● **Working data**:
☆ ☆ ☆ ☆

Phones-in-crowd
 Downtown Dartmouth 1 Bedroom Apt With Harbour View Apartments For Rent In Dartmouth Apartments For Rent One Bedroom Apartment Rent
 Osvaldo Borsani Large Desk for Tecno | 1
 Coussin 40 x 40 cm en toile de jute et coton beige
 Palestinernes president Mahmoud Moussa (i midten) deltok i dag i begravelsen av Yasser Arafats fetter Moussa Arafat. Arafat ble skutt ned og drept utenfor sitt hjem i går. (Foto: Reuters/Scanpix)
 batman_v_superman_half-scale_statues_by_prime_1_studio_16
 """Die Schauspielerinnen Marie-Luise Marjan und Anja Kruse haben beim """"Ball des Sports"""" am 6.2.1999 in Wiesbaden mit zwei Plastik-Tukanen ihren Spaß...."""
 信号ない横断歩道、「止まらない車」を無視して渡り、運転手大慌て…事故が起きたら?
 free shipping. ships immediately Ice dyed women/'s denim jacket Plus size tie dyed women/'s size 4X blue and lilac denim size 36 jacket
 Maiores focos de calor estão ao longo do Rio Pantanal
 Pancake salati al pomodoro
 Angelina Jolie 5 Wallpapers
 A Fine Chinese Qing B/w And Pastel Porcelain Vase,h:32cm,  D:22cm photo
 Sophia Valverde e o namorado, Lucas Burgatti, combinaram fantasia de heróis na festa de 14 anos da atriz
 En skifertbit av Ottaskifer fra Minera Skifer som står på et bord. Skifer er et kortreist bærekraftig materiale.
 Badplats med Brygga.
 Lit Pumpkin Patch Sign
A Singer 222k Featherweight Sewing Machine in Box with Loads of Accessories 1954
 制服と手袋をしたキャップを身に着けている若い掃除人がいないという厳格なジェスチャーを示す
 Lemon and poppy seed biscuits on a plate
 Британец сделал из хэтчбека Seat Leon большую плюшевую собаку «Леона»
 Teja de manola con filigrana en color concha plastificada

☆ ☆ ☆ ☆

● **Task goal**:
An exact copy of the lines from the one with "Lemon and poppy seed biscuits on a plate" through the final line of the entries is the whole answer.

● **Task response**:
 Lemon and poppy seed biscuits on a plate
 Британец сделал из хэтчбека Seat Leon большую плюшевую собаку «Леона»
 Teja de manola con filigrana en color concha plastificada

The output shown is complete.